Stored data:
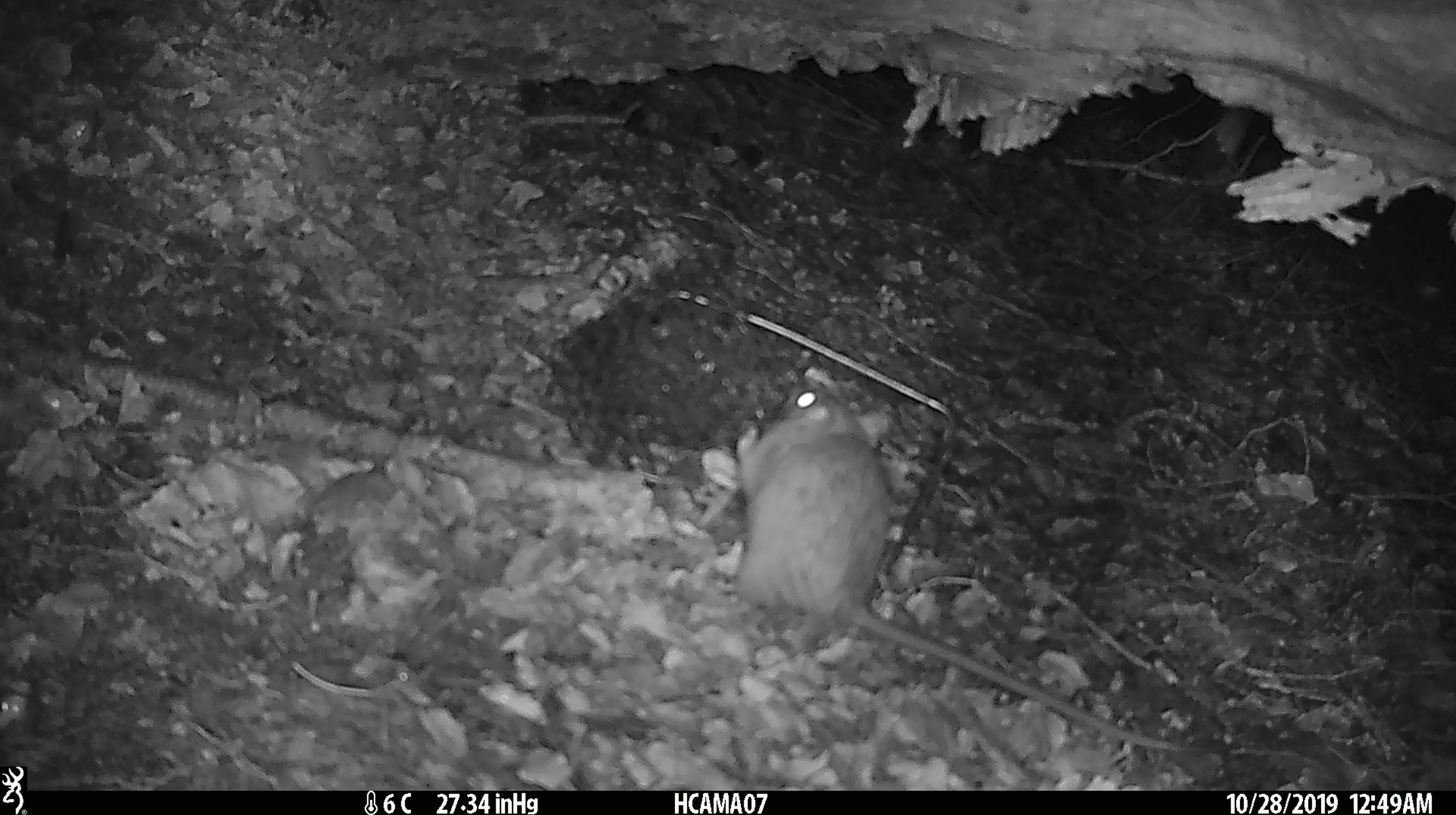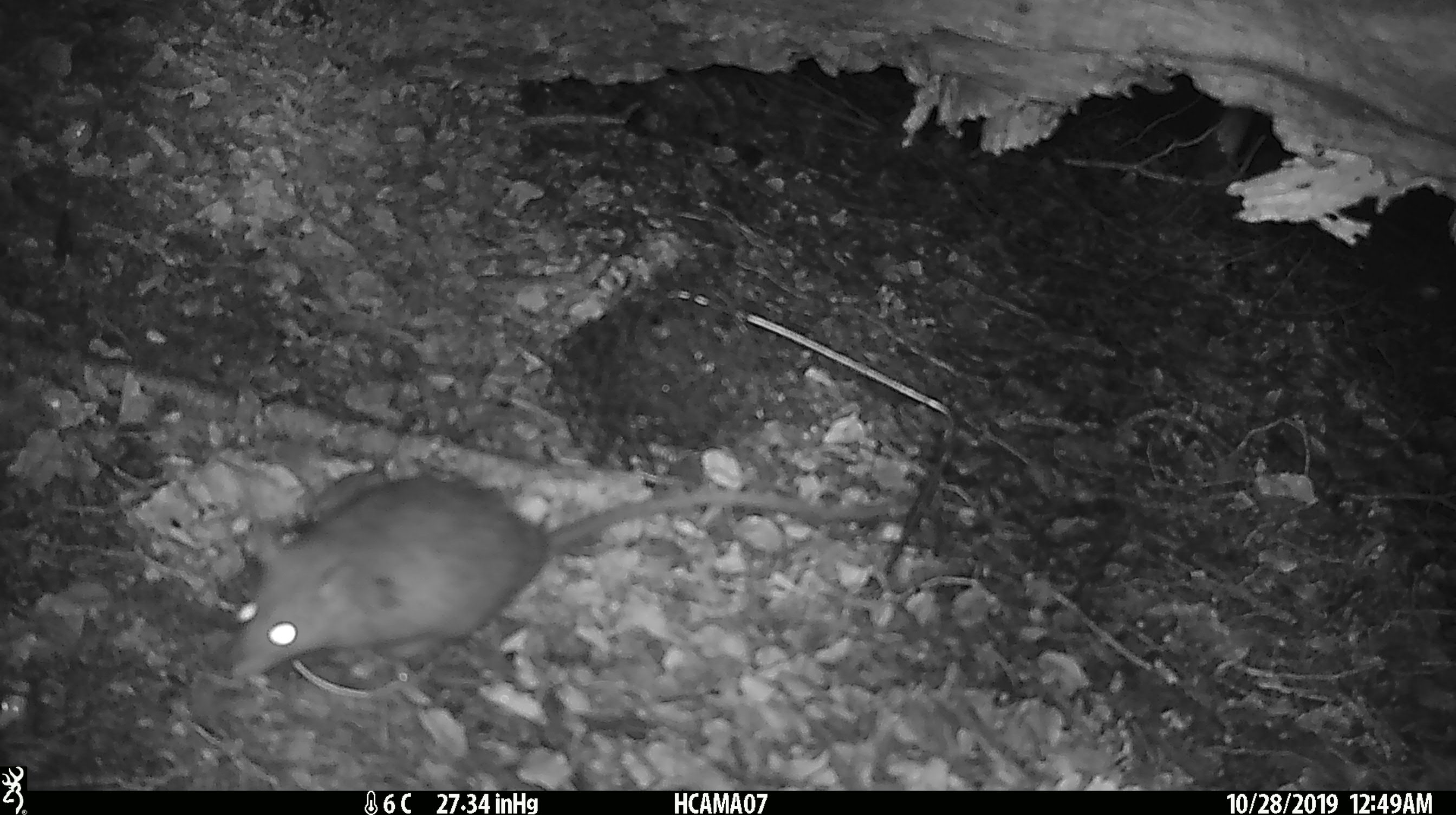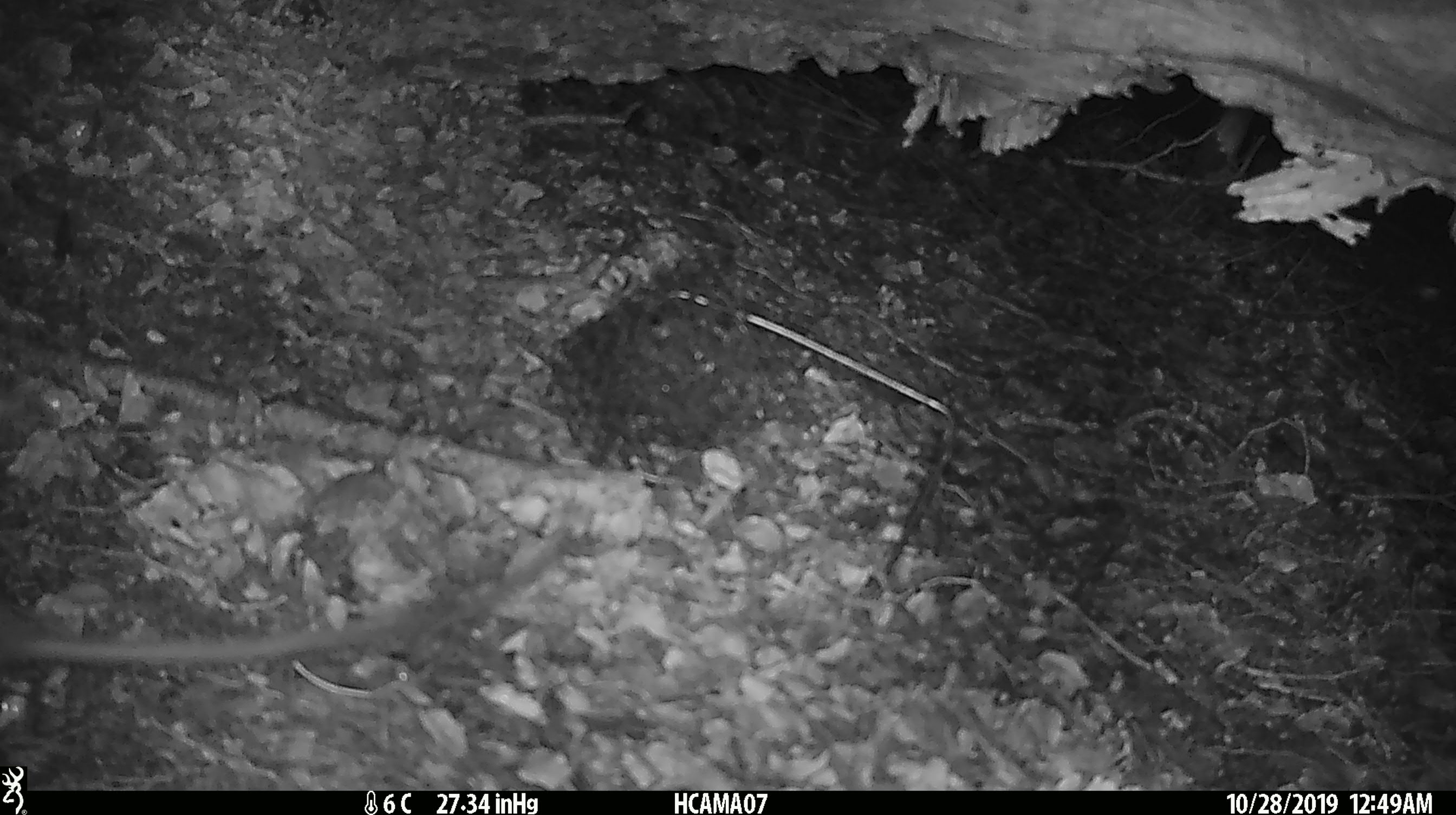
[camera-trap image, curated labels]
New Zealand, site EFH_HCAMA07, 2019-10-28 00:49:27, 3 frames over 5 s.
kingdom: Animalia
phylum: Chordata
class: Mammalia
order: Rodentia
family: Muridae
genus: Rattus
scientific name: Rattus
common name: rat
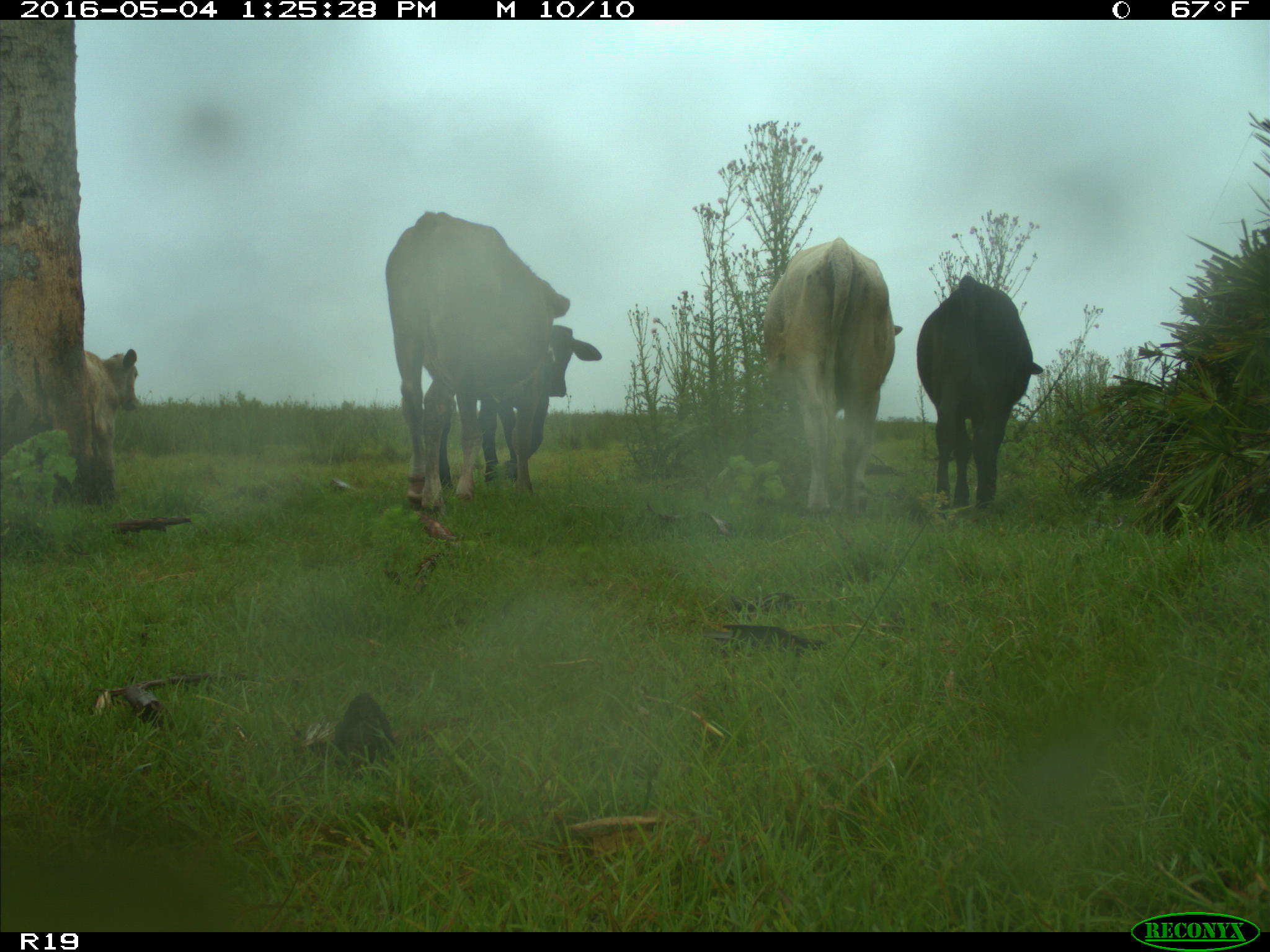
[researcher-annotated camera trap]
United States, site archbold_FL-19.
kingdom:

* * *

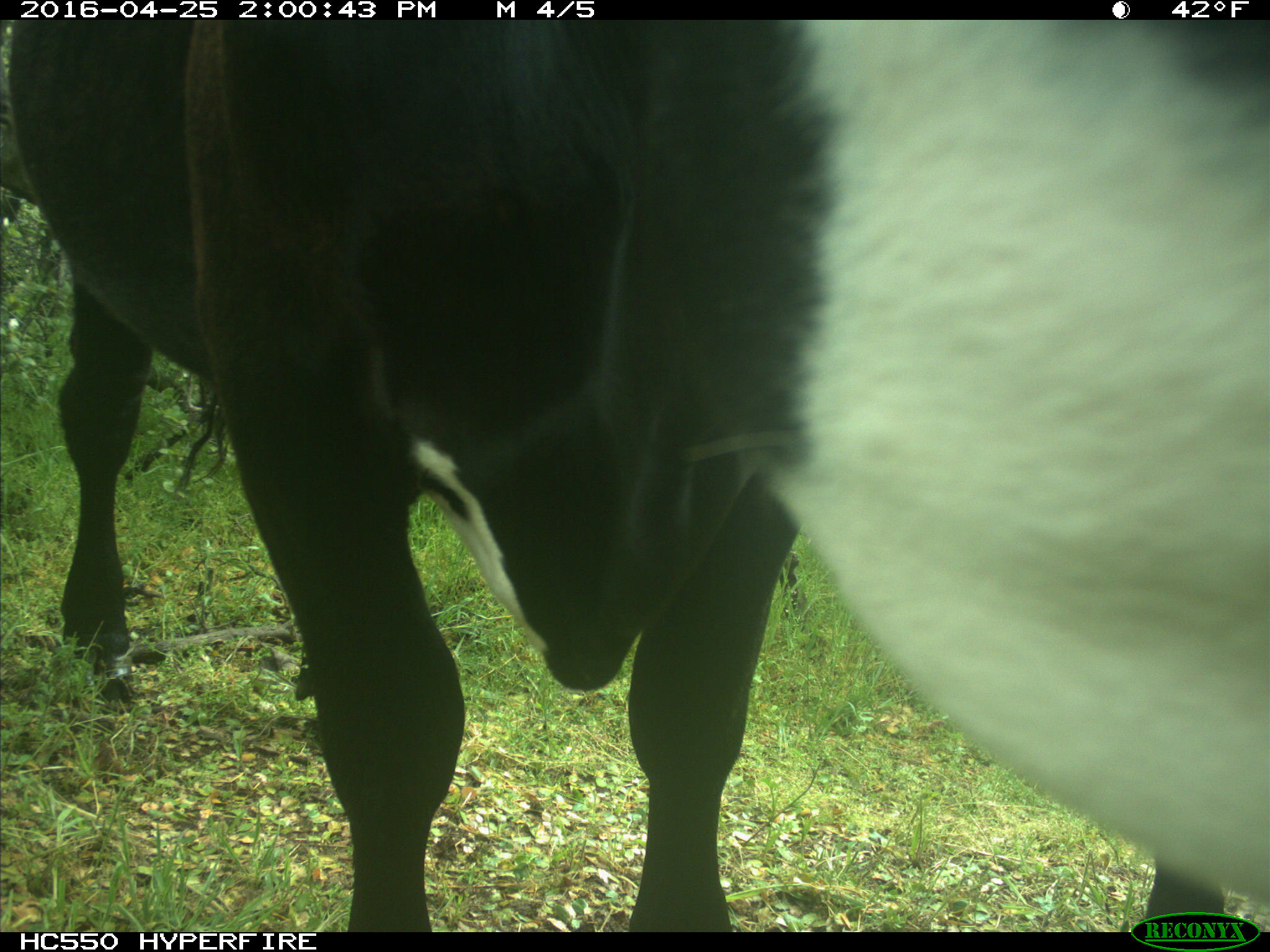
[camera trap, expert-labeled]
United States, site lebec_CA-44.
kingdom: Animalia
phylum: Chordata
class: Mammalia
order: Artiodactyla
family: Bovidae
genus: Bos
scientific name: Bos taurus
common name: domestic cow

▶ **Aim of the exercise**
Taking the line with "United States, site lebec_CA-44." as the first and the line with "common name: domestic cow" as the last, retype that stretch of the data above exactly, with no other lines.

▶ **Answer box**
United States, site lebec_CA-44.
kingdom: Animalia
phylum: Chordata
class: Mammalia
order: Artiodactyla
family: Bovidae
genus: Bos
scientific name: Bos taurus
common name: domestic cow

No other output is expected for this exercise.